It started at the airport.
Donald Trump’s first incoherent stab at an executive order restricting immigration unfurled in chaotic, terrifying fashion late on Jan. 27. Word spread; people mobilized. Across the country, from JFK to LAX, protests swelled into the thousands. Elected officials made speeches. Taxi drivers went on strike. And, eventually, one by one, travelers from Iran and Syria and Somalia were released from secondary detention and sent on their way—the ones who weren’t packed back onto a plane, that is.
At O’Hare, a squad of volunteer lawyers worked laptops and iPhones at a makeshift workspace across from the international terminal’s McDonald’s. In that bureaucratic limbo in which everything and nothing seemed to be happening all at once, the mood was grave. But the sense of collective purpose was unmistakable, and exhilarating.
Rebecca Kristall, a corporate lawyer with a toddler in tow, had gotten word of the immigration ban and the ensuing airport mobilizations via Action for a Better Tomorrow, a statewide advocacy organization focused on congressional politics that launched after the election as a Facebook group, and that now has chapters across Illinois. Her husband had been at the aquarium with their daughter when she got the email, and she texted him immediately: “When are you coming home? We need the car. We’re going to the airport.”
“This country was founded by immigrants!” she added. “This stuff that is happening right now, this is not the America I believe in.”
As the lawyers worked, more and more people poured off the trains carrying placards, flags and babies. “No hate, no fear! Immigrants are welcome here!” they chanted. Something was happening. That much was clear.
By the next day it seemed that, by all accounts, it was the start of the #resistance.
Or did it start at the Women’s March? After weeks of careful planning by coalitions forged of longtime activists and newbies across the country, the emotional impact of millions marching in solidarity, in pink hats or in black, in D.C. or in South Bend, was undeniable. And emotion, as we now well know, is a powerful mobilizer.
Or did it start Nov. 9—as thousands of gut-punched people took to the streets as if of one mind, converging at Trump Tower, pouring into the streets from Pittsburgh to Oakland?
Or did it start at Standing Rock? In Ferguson? In the Wisconsin Capitol building? In Zuccotti Park? Or even earlier, in 1999, in Seattle, during the WTO?

> **Information provided**:
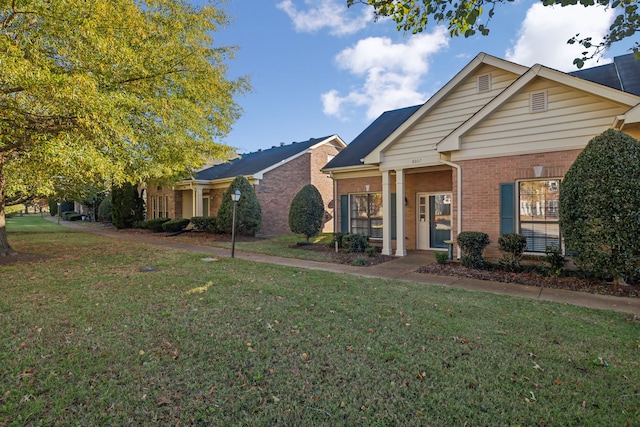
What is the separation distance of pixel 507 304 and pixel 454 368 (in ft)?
9.16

> **Exercise**:
In the article about where the resistance started, which organization alerted Rebecca Kristall to the immigration ban and the airport mobilizations?

> **Right answer**:
Action for a Better Tomorrow